Zimbabwe vs Pakistan: 2nd Test, Day 3 - Zimbabwe lose three wickets in the last hour to concede the advantage
Resuming the day on 163/3, Pakistan were bowled out for a meagre 230 runs on the board. In reply, Zimbabwe managed to score 121/4, losing three wickets in the last nine deliveries of the day, after a fine start, to allow Pakistan to come back into the game.
Brian Vitori started the downfall of the visitors by removing Misbah-ul-Haq after enticing him to commit to a drive against a delivery angled across, one which the Pakistani captain managed only to edge it to the first slip.

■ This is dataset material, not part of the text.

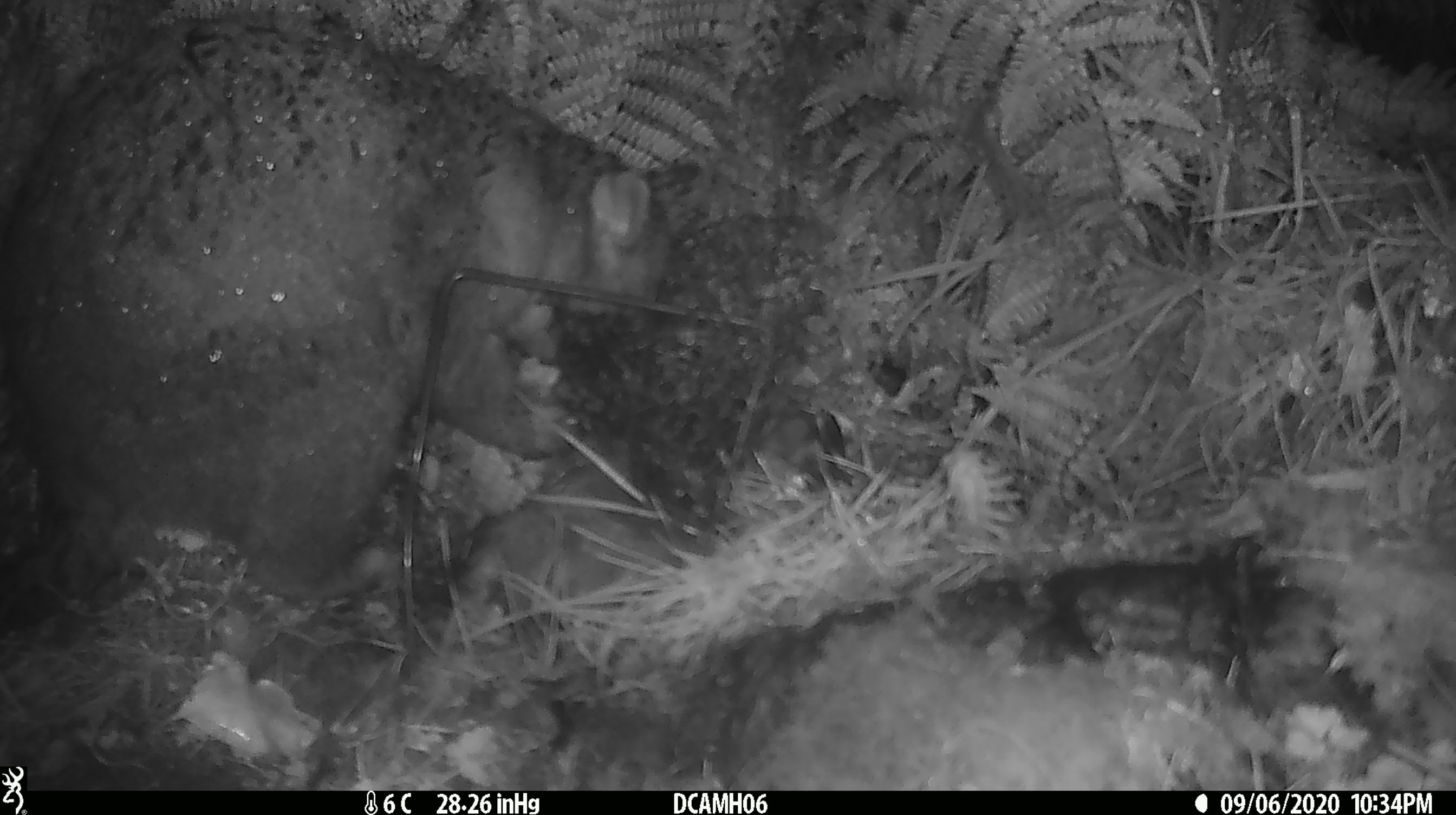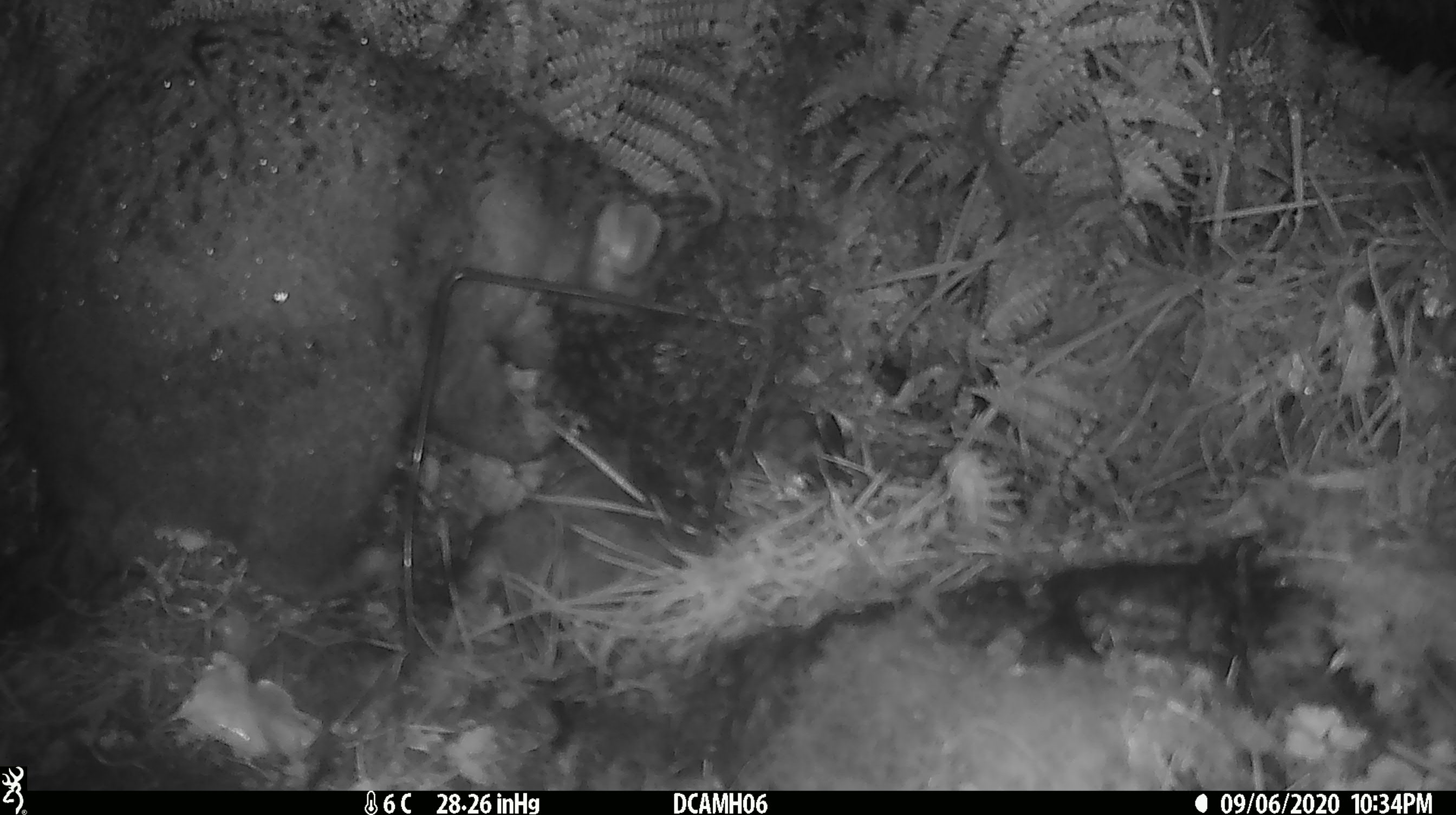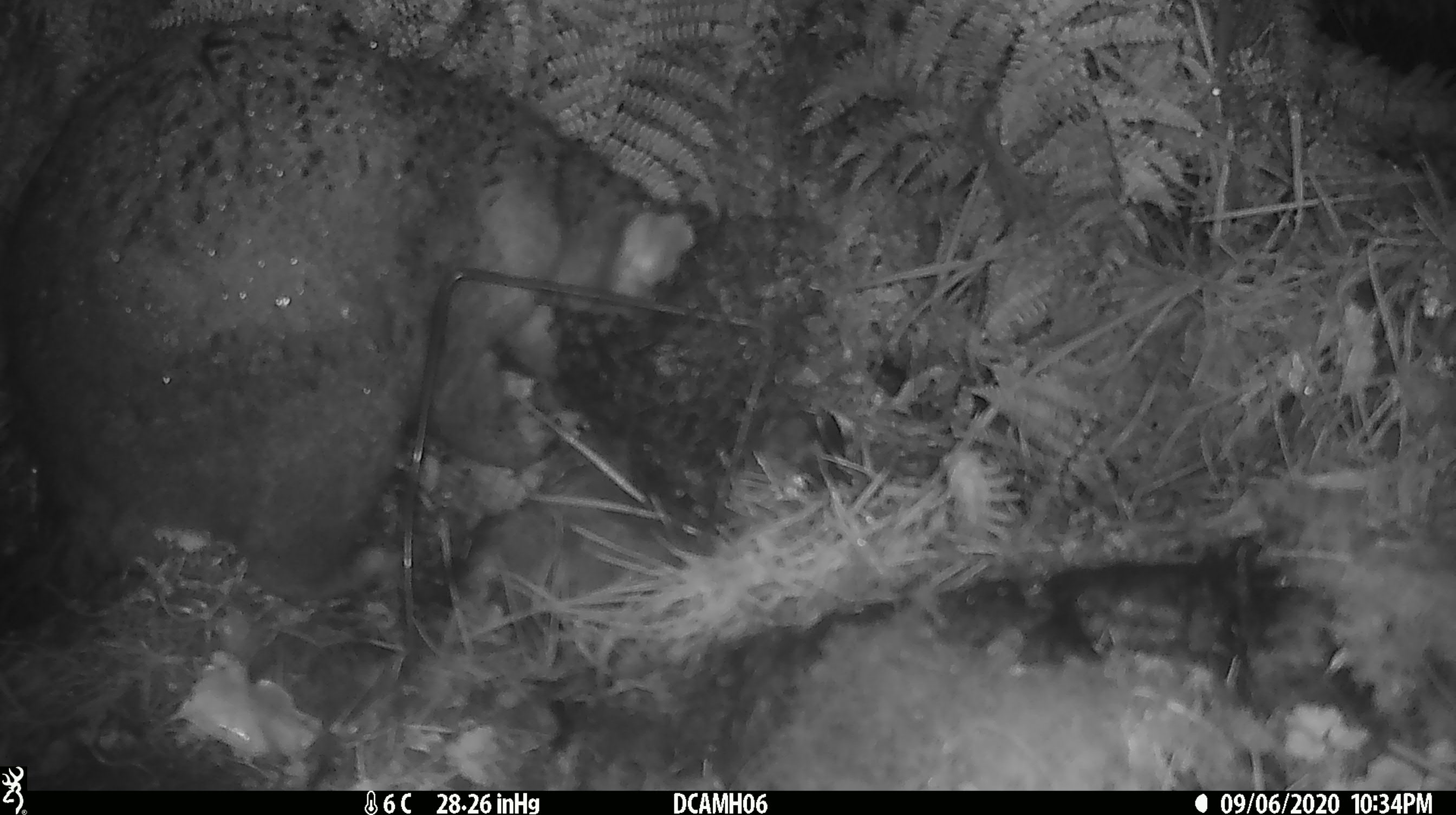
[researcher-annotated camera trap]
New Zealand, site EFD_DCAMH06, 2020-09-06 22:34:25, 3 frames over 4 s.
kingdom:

Asad Shafiq‘s woeful form in the series continued as he missed an incoming delivery from Tendai Chatara to see his woodwork disturbed.
Even with the fall of the two wickets, the Pakistan camp had no real reasons to worry with the presence of the ever calm and assured Younis Khan. But it was only then they were handed the hammer blow, as Younis, on 77 runs, top edged Tinashe Panyangara’s length delivery on the stump to short mid-off to leave his team reeling at 212 for the loss of six wickets.
Pakistan’s fragile lower order did not bother showing any resistance as they folded meekly to a score of 230. Vitori cleaned up the tail, by picking up three of the last four wickets, to get his first five-wicket haul in four Test matches.
As the innings resumed, the home team, in a surprise move, promoted Prosper Utseya to open with Tino Mawoyo. The move failed to materialise though, with Utseya sent back by Rahat Ali, for just 5 runs to his name, in as early as the sixth over of the innings.
Hamilton Masakadza, coming in at number 3, combined with Mawoyo to put together 104 runs for the second wicket, in what could be the most crucial partnership of the Test match. Just when Zimbabwe were on the verge of completing an utterly dominant day, with a score of 117 for 1 and just three more overs to go, they lost three wickets on the trot.
Abdur Rehman got the much needed breakthrough by trapping Mawoyo, on 58 runs, through a delivery that was angled in and kept a bit low while Ali accounted for Masakadza, who missed out on his fifty by just six runs.
The umpire signalled the end of the day’s play with the fall of the night-watchman Panyangara, who was Rehman’s second victim of the innings. Zimbabwe’s hopes depend on how well Brendan Taylor and Vusi Sibanda start off the day four.